Tuesday, 7 October 2008

Rationality

I have a new idea, and I came up with it while sauntering across a rather deserted patch of grass in the cold, also thinking about the intellectual busy-ness with which I mounted my cycle with little sleep and little food, rode at full speed for 15 minutes, then dismounted and ran for 10 minutes to make sure that I got to tutorial on time. Mostly it was because I didn't want to upset my tutor, but partly also because I wanted to learn. It was a great time. 

Rationality - My opinion is that rationality is a social construction. Reason is simply one of many methods by which to analyze the world around us and to undertake decisions. Because rationality is constructed, I believe that in its use as a method of analysis, it is fundamentally subordinate to emotion, which is innate (to human beings and perhaps to all living things). The philosophical greats, from Socrates to Locke and their drinking buddies, overemphasized the use of reason. Locke even went so far as to say that human beings are born with some concept of rationality. That is simply not true. We are born with emotion, raw and unbridled. It is this emotion, this gut instinct, this intuition, by which we should analyze and come to decisions.

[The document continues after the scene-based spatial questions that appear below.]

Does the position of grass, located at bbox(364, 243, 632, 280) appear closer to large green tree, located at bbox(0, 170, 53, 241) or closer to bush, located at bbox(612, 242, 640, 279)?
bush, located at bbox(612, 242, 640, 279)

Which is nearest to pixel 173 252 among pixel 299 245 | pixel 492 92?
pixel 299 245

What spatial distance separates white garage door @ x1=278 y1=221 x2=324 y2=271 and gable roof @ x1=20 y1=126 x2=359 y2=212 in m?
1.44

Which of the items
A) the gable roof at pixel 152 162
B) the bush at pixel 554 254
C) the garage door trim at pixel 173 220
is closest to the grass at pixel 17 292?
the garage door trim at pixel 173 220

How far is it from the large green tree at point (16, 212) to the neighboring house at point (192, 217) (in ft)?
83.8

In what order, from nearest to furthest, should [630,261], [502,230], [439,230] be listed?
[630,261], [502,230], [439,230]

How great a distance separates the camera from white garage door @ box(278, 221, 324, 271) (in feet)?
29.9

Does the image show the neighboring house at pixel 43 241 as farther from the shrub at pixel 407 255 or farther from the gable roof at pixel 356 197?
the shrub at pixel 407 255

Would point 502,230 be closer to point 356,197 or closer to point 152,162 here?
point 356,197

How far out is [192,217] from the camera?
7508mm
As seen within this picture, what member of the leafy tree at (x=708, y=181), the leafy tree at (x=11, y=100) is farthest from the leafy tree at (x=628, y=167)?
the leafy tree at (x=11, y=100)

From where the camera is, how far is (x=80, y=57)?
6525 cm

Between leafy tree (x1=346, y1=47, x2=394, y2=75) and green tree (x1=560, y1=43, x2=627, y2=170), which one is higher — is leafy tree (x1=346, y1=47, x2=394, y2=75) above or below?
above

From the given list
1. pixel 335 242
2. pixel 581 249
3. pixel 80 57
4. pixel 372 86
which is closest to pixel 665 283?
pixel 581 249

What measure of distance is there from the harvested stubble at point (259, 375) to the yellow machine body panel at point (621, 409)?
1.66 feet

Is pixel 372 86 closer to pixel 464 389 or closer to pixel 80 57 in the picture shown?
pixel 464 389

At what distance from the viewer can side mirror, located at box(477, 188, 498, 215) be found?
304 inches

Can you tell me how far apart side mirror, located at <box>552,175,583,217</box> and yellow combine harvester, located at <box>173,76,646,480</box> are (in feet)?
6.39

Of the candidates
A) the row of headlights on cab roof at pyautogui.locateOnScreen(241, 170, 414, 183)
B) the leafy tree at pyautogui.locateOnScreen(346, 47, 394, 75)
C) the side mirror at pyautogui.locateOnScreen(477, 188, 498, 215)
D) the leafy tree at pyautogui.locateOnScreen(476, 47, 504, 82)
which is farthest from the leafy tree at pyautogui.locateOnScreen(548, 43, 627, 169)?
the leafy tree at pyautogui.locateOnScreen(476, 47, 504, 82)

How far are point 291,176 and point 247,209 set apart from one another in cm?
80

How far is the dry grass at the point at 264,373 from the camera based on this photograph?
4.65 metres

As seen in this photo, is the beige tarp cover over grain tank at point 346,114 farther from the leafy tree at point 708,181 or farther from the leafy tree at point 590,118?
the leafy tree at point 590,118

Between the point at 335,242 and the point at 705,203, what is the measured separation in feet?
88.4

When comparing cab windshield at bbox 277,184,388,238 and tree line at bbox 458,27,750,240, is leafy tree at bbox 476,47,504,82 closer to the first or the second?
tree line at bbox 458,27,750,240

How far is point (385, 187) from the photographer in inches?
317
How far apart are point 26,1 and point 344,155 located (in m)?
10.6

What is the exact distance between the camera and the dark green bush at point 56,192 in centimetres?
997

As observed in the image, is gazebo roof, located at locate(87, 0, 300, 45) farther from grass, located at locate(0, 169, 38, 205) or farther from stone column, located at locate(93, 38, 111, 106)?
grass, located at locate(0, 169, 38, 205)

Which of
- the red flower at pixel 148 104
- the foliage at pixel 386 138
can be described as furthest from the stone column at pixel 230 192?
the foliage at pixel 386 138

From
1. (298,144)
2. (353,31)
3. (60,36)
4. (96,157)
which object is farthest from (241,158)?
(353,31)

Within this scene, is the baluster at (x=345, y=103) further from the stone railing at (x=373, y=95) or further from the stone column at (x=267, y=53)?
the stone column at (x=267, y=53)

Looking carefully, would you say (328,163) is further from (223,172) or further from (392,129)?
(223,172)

I think that society ought to stop wondering what the most 'reasonable' action is, but should rather do what feels 'right'. 

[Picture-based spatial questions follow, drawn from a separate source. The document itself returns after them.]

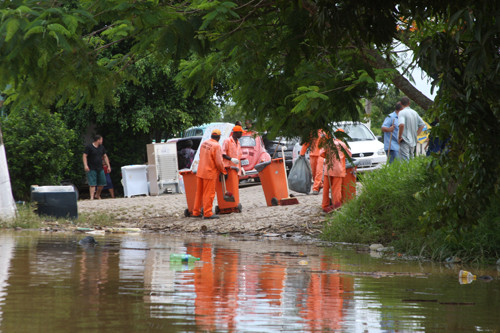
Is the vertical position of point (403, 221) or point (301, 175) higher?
point (301, 175)

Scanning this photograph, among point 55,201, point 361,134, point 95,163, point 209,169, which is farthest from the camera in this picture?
point 361,134

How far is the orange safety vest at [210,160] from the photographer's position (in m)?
15.5

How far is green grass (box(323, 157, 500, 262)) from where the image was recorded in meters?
9.69

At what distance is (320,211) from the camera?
14.8 metres

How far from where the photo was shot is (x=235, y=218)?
15.3 m

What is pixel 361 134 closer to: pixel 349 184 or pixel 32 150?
pixel 32 150

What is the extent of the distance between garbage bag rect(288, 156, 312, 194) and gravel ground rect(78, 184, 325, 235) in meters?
0.37

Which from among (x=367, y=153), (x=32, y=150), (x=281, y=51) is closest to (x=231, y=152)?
(x=32, y=150)

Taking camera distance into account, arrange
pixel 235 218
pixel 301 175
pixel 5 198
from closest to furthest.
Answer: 1. pixel 5 198
2. pixel 235 218
3. pixel 301 175

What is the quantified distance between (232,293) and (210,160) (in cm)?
949

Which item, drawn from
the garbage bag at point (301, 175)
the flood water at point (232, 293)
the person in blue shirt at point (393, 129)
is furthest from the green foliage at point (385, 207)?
the person in blue shirt at point (393, 129)

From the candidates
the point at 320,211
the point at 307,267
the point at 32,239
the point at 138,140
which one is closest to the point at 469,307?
the point at 307,267

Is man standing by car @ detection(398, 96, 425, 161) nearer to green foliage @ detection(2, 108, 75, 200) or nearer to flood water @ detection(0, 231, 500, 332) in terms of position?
flood water @ detection(0, 231, 500, 332)

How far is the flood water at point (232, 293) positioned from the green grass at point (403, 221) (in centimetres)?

There may be some questions to what I have said:
-How do you define reason / rationality, and what are their differences?
-Why do you seem to be using reason to make a rational argument against the supremacy of rationality?
-By 'right' do you imply that human beings have fully inherent and fully developed emotional mechanisms for analyzing the world and coming to decisions?

To these questions, I respond: read that paragraph, understand the idea, and think about how you feel about that idea.